As I type this, I realize that there are two parts to this question. The answer to the first part is very complex, but it can easily be explained in layman’s terms. The sun is a plasma that is located at the center of the solar system, and emits photons that illuminate the eight planets. Basically, the sun is a star, but it is a much closer star than the ones you see each night.

The sun is considered to be a relatively medium-sized star. It is classified as a yellow dwarf, which is a star that is a tad bit on the small side, but it is a very massive object. The sun contains about 99% of the solar system’s total matter. The gigantic numbers are not limited to mass; the sun, although small relative to other stars, is huge relative to the planets of the solar system. The sun’s diameter, or the line going from one end of its circumference through the center and to the other end, is about the same as the diameter of 110 Earths. It is so big in fact that even Jupiter, the largest planet in our solar system, would be able to fit into it hundreds of times.
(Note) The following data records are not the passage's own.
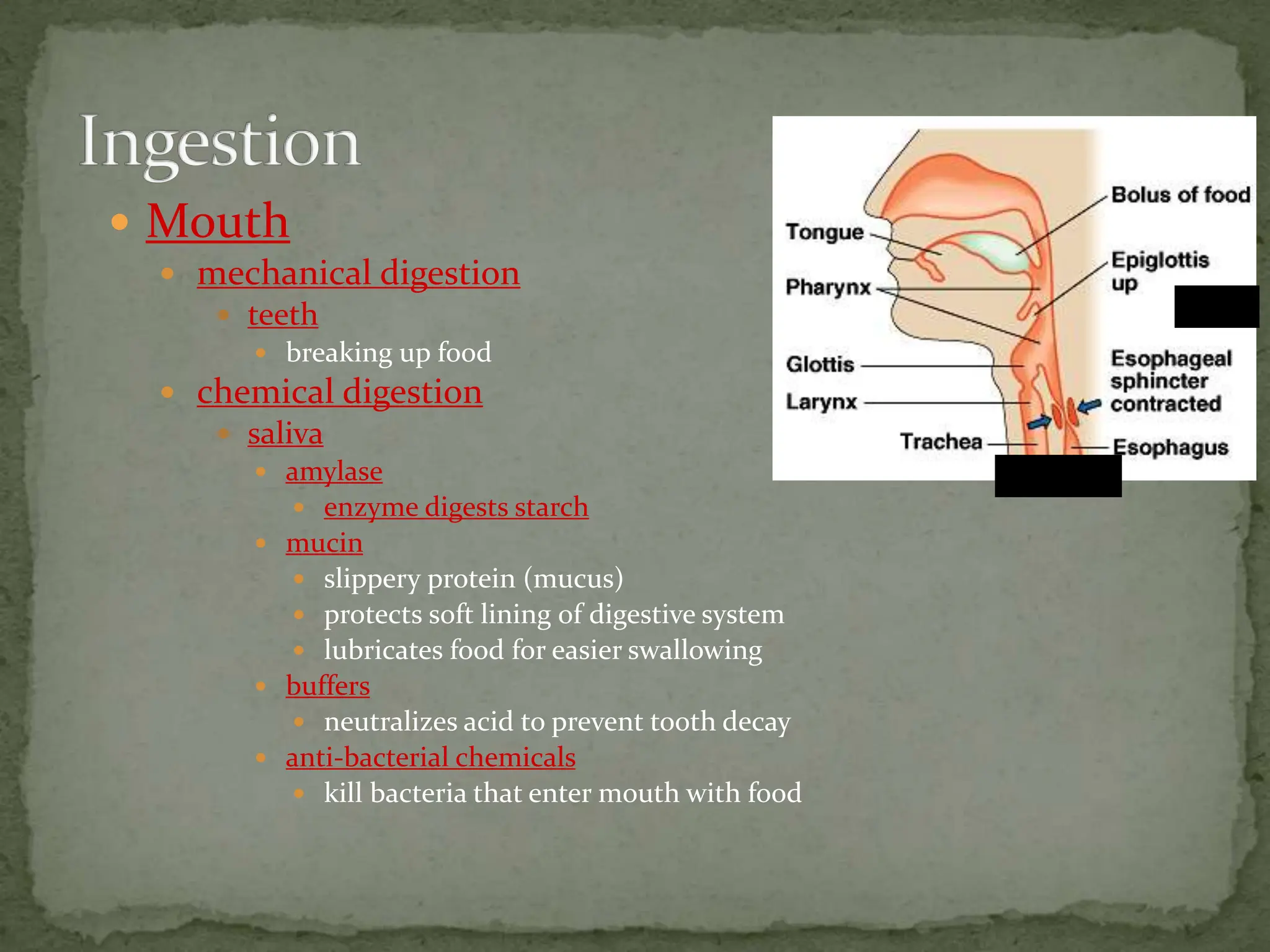 Ingestion

Mouth

mechanical digestion

teeth

breaking up food

chemical digestion

saliva

amylase

enzyme digests starch

mucin

slippery protein (mucus)

protects soft lining of digestive system

lubricates food for easier swallowing

buffers

neutralizes acid to prevent tooth decay

anti-bacterial chemicals

kill bacteria that enter mouth with food

Tongue

Pharynx

Glottis

Larynx

Trachea

Bolus of food

Epiglottis up

Esophageal sphincter contracted

Esophagus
The answer to the second question is complex, but similar to the first question, it can be answered simplistically as well. The sun is composed of the elements, or the substances that can be broken down no further and retain its properties (the things that are on that Periodic Table that you hate looking at!), helium (the stuff that is currently in blimps) and hydrogen (the stuff that used to be in blimps). These two elements make up about 98% of its mass and 99% of its volume. The sun is not only composed of these elements. It also has trace amounts of Nickel, Iron, Oxygen, and Silicon.

The sun provides light to the solar system by a process known as nuclear fusion. In this process, four hydrogen nuclei combine to form a helium atom. This process creates enormous amounts of energy, which is then dispersed as light throughout the solar system. This process is the reason why the majority of the sun is hydrogen, but there is some that is helium. That helium was once hydrogen.

Sol, otherwise known as the sun, is an important part of not only our solar system, but also our home planet. Plants need sunlight in order to perform photosynthesis, a process by which plants transform sunlight, carbon dioxide, and water into glucose (a type of sugar) and oxygen. This oxygen is essential for the survival of homo sapiens (us). Yes, without the sun, life would’ve never developed, and the earth wouldn’t even exist.